The distress in a newly-arrived refugee’s voice as he prayed was evident even as he spoke a language Finneman did not understand. He had spent agonizing years fleeing from his country and living in another one, waiting for the opportunity to come to a free nation. Now, he was desperately struggling to learn a language that was baffling. “He had to get a job to be able to stay in this country, but even a greater concern was the welfare of his family. Through an interpreter, he pleaded with us to teach the family the alphabet. They were getting help with enough English to fill out forms and get a job in a factory, but he longed to understand more. He needed to know God was answering his prayers for his family when he could not see the answers,” Finneman said.

It was then when God reminded Finneman of the way she was introduced to foreign languages — through hymns. Finneman said, “On my way home, I took their precious well-worn Zomi hymnal and made a stop at a dollar store where I found a handful of simple phonics books. The next day we started a class with hymns in Zomi and English, children’s Sabbath school songs, phonics books and a white board. There was no interpreter this time — we were to sink or swim! Our earnest prayer was for the outpouring of the Holy Spirit to speak to the families through the hymns that they had picked out and to encourage their hearts, bonding all of us together. We also asked him to open their minds to learn the language of the land where he had brought them.”
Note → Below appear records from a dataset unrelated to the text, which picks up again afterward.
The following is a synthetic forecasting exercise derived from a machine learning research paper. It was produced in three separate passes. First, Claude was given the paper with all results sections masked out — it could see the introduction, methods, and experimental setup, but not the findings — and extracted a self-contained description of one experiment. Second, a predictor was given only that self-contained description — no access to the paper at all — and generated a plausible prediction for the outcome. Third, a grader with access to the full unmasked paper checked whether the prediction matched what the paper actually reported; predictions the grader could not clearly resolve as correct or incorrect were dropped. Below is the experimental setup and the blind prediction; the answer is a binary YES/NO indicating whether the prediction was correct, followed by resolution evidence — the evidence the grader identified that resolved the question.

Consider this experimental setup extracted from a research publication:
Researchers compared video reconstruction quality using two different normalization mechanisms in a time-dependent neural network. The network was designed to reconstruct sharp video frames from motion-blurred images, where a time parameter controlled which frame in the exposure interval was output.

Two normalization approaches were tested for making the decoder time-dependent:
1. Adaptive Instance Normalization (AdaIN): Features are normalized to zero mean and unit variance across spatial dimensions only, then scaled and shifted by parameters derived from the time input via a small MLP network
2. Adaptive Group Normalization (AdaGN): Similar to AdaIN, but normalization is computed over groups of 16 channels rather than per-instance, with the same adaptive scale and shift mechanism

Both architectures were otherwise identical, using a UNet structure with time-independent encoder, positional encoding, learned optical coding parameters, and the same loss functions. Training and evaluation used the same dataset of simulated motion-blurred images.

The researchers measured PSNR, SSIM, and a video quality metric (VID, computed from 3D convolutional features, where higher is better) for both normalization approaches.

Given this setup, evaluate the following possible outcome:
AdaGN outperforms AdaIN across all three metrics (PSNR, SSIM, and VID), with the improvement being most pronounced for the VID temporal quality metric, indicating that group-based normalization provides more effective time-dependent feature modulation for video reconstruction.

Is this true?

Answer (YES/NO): NO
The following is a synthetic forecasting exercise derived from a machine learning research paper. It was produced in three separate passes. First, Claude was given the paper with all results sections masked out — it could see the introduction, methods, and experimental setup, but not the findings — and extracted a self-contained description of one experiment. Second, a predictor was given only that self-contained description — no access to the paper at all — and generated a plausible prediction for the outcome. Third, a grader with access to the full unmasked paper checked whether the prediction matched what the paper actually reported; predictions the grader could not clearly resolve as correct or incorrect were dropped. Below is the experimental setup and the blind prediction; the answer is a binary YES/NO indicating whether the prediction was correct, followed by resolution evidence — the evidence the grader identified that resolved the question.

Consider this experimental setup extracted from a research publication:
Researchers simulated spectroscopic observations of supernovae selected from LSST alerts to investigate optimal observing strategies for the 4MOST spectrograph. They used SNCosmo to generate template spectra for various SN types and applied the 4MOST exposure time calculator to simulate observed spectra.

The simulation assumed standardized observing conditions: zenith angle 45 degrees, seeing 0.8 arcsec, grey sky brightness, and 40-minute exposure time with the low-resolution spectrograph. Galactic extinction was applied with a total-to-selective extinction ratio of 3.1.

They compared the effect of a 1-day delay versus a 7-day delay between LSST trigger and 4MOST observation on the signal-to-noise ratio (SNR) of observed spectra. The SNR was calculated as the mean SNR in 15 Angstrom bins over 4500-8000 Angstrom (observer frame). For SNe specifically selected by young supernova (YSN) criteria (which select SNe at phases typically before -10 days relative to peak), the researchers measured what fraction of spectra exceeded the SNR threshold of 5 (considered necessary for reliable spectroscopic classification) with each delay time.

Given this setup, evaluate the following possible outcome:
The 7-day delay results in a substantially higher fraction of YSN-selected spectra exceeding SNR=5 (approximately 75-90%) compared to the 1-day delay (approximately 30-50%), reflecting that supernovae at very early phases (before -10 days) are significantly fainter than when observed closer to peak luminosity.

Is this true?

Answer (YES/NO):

Finneman experienced the working of the Holy Spirit in a mighty way! Through the words of the great hymns, in their own heart language, Zomi, the Holy Spirit spoke of courage, comfort, hope and the many promises of the care of our gracious Redeemer. “Our eyes met as our hearts had been touched by the messages which we both could now understand. Looks, smiles, and songs crossed the language barrier aided by the Holy Spirit,” Finneman remembered. Those who were too shy to speak the English language would sing courageously instead in English. “It was an easier way to learn the sounds of the letters, sentence structures and the spiritual language,” Finneman said. “When we hit a challenge with the sound of ‘R,’ we sang ‘Redeemed.’”
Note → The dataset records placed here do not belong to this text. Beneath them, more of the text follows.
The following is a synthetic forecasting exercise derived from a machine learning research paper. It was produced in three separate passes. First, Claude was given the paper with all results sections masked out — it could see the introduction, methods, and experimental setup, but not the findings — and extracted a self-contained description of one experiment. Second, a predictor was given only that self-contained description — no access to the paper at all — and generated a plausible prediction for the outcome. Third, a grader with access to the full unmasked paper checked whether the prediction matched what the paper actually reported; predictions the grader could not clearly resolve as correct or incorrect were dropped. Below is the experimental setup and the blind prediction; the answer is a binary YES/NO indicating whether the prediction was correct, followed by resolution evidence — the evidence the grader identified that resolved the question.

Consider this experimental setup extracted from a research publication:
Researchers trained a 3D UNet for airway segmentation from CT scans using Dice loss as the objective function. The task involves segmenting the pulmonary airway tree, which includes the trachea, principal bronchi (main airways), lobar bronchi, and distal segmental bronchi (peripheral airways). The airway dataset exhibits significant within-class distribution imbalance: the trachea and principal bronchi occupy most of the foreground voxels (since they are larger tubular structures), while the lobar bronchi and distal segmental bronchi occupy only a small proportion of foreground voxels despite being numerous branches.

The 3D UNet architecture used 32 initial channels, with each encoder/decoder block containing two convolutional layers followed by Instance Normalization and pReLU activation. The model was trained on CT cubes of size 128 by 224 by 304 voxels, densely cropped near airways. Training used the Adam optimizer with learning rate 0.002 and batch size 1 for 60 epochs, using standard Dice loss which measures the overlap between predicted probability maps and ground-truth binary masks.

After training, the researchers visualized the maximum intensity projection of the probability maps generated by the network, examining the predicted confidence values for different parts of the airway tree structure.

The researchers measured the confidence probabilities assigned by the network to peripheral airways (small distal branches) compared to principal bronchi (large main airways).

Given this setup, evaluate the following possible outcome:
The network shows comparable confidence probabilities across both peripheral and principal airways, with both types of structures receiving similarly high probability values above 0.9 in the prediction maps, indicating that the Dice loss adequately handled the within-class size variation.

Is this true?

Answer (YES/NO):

Another surprise was when some Baptist neighbors heard about her class; they came to join the singing, delighted to learn Adventists sing some of the same songs they do. “We shared with them that Baptist missionaries had translated the Zomi language using the English alphabet. (We would have been lost trying to read the Burmese!) They also were surprised at what we believed — ‘Redeemed by the blood of the Lamb...’ We were witnessing through our hymns!” Finneman said.
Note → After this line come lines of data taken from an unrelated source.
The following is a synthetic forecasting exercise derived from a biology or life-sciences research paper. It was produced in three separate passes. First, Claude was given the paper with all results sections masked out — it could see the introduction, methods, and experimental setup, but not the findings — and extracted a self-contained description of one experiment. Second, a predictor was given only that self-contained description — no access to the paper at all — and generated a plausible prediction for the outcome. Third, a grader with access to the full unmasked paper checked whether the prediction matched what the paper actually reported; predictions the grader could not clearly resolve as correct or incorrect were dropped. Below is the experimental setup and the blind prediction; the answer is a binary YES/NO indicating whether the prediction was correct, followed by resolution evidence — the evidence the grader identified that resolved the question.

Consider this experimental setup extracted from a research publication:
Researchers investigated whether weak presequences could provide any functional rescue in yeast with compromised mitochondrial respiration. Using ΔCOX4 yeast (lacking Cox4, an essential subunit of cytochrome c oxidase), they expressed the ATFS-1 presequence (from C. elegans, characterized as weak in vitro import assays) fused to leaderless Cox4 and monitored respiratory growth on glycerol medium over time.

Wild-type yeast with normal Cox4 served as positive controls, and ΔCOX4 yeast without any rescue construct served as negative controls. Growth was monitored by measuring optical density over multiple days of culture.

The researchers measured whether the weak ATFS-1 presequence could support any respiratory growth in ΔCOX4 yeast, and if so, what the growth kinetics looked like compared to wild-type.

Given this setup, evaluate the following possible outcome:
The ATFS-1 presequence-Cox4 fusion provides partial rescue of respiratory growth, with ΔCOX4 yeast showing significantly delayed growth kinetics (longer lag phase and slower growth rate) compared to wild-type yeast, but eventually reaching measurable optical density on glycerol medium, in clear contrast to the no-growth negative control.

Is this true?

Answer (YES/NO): YES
This was just the beginning. There now are five teams going out into the homes with hymns, phonics and picture dictionaries. “In anticipation of needing Zomi-speaking workers to answer Bible questions, Louis and Carol Torres from the Mission College of Evangelism in Guam gave our first class of Bible instruction. Our hearts were thrilled as 17 native Zomi-speaking individuals along with others attended,” Finneman said. Evelyn Kissinger and Mary McNeilus (who previously helped Southeast Asia refugees), along with other health professionals, are helping to develop a medical missionary program to fit their culture and challenges. “The Adventist Community Service and outreach coordinators of the Urbandale and Marshall churches are joining us to look for ways to enable the ladies to work at home; sewing machines already have been donated! Others are experimenting with alternate ways to grow crops and work with different kinds of greenhouses to extend the growing season of food familiar to Burma. This is not only for better nutrition, but work without Sabbath conflicts,” Finneman said. Remember the class for emergency response for the refugees mentioned at the beginning? It never materialized. It seems that was God’s way of opening our eyes to the mission field he had been equipping us for at our very door step.

This interview with Shirley Finneman, a pastor’s wife, retired nurse and member of the Battle Creek Tabernacle, was shared with Justin Kim, then communication director, Michigan Conference and appeared in the Lake Union Herald, November/December, 2014. Used by permission. Since that time, Shirley has continued in creative ministry with her refugee friends and is having “lots of fun!”